In explaining where this change comes from, it’s helpful to know that Horibe’s
artwork, which is featured heavily in the imagery of the film, is actually Kitano’s own. It’s
even more helpful to know that Kitano only really picked up painting in 1994, after being in
a motorcycle accident that partially paralyzed the right side of his face.
I hope I don’t have to point out the obvious parallels here, because the fact of the
matter stands that Hana-bi finds many of its treasured details from Kitano’s own life
experience. What I’d argue it really is, in fact, is a self-reflective realization and culmination
of Kitano’s life and career. Kitano has (somewhat) famously described his motorcycle
accident as an “unconscious suicide attempt,” and with that in mind, Hana-bi becomes an
even more personal exploration of his own dormant self-violence. Consider also how Hana-
bi has Kitano switching from a standard, purely yakuza role to that of a private detective
embroiled in yakuza debt, a development that seems to hint at a departure from stereotype
towards a new shade of authenticity: he’s gone from the imitative, unsure Sonatine kind of
character to an authentic, grounded Hana-bi self-story. What earlier he couldn’t quite
explain (literally, see the dialogue I keep referencing above) he now sees in a clearer light.
And as much as I hate dividing things into style and substance, this self-realization, in a way,
gives him the grounding subject matter his atmosphere always needed.
A better way to put it, perhaps, is that with a greater understanding of himself,
Kitano was able to deliver a more holistic, more profound work of art. Even though it’s not
immediately perceivable, those pre-1994 films are secretly shrouded in a type of uncertainty
and confusion, as Kitano was finding himself facing something he couldn’t quite put his
finger on.
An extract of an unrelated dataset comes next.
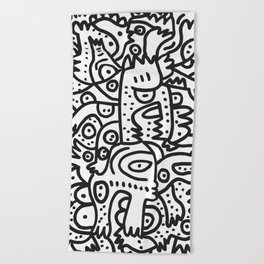 Black and White Graffiti Street art Ink Marker  Beach Towel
Only after reaching a critical point - a rock bottom, almost, to put an easily
thrown-around phrase on it all - and gaining that epiphany about himself could his
preceding life be shocked into context, his many years of playing stone-faced killers gaining
a new understanding through the characters of Nishi and Horibe, his art finally finding its
place of origin in his life. It’s a long-awaited unity between art and artist, art and life,
between the Kitano who stands before the camera as actor and the one who extends his
reach behind it as writer and/or director.